Challenge a: Give the lines of the records as a numbered list, skipping blank lines. Begin at the line that has "From the options" and stop after the last line of the records.

Source excerpt:
++++++++++

Twitter will stretch its 140-character limit

This is an archived article and the information in the article may be outdated. Please look at the time stamp on the story to see when it was last updated.

NEW YORK — Twitter says it’s stretching the iconic 140-character limit on tweets, taking @names and images out of the count.

In the coming months, the company said it will will only count text in its character count. Twitter handles in replies (marked with an “@” symbol), as well as photos, GIFs, videos and polls will no longer be counted against the character limits in a tweet.

“This will make having conversations on Twitter easier and more straightforward,” said Todd Sherman, Twitter’s senior product manager, in a blog post. “No more penny-pinching your words to ensure they reach the whole group.”

Twitter also said it will update its social network with some frequently requested features.

For example, it will enable people to tweet at all their followers when they begin a tweet with the “@” symbol. Previously, a tweet that started with “@” would only show up in the recipient’s feed. To get around that, people had tweeted with a “.@” when they wanted a tweet to show up everywhere.

Replies will still only be seen by the recipient. But Twitter will make it possible to broadcast that reply to everyone by retweeting a reply. Yes, people will now be able to retweet themselves.

The company also hinted at more upcoming features.

“In addition to the changes outlined above, we have plans to help you get even more from your Tweets,” Sherman said. “We’re exploring ways to make existing uses easier and enable new ones.”

Twitter has been rumored to be expanding its character count beyond 140 characters for many months. CEO Jack Dorsey has shot down those persistent rumors.

++++++++++

Extracted material:

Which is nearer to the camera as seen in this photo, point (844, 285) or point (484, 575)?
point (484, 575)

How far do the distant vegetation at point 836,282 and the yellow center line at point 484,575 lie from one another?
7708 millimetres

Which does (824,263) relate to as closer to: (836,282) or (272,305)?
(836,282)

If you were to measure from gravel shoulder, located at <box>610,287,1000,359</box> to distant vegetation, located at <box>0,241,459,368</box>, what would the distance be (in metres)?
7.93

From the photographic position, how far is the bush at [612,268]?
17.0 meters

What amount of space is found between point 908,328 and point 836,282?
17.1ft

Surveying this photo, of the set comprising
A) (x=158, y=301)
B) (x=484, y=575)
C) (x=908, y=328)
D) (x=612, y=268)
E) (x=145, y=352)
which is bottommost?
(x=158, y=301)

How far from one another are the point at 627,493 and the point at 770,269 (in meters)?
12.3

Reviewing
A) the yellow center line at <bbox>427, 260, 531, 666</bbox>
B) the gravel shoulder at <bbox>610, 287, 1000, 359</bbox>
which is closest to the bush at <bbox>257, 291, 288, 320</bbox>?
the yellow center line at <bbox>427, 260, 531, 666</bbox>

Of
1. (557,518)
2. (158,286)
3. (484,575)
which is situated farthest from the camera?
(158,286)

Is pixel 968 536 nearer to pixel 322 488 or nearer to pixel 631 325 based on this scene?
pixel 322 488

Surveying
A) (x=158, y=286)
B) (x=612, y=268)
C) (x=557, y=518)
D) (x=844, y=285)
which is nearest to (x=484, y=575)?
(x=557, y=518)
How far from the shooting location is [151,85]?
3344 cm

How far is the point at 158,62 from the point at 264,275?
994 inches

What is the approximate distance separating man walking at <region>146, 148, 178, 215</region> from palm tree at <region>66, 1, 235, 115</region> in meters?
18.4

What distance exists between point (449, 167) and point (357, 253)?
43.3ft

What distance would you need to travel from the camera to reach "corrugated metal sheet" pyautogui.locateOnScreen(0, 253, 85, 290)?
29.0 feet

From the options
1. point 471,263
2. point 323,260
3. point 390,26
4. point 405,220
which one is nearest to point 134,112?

++++++++++

Challenge b: Write out the Twitter article word for word, beginning at the words "For example, it" and stopping after "show up everywhere.".

Worked solution a:
1. From the options
2. 1. point 471,263
3. 2. point 323,260
4. 3. point 390,26
5. 4. point 405,220
6. which one is nearest to point 134,112?

Worked solution b:
For example, it will enable people to tweet at all their followers when they begin a tweet with the “@” symbol. Previously, a tweet that started with “@” would only show up in the recipient’s feed. To get around that, people had tweeted with a “.@” when they wanted a tweet to show up everywhere.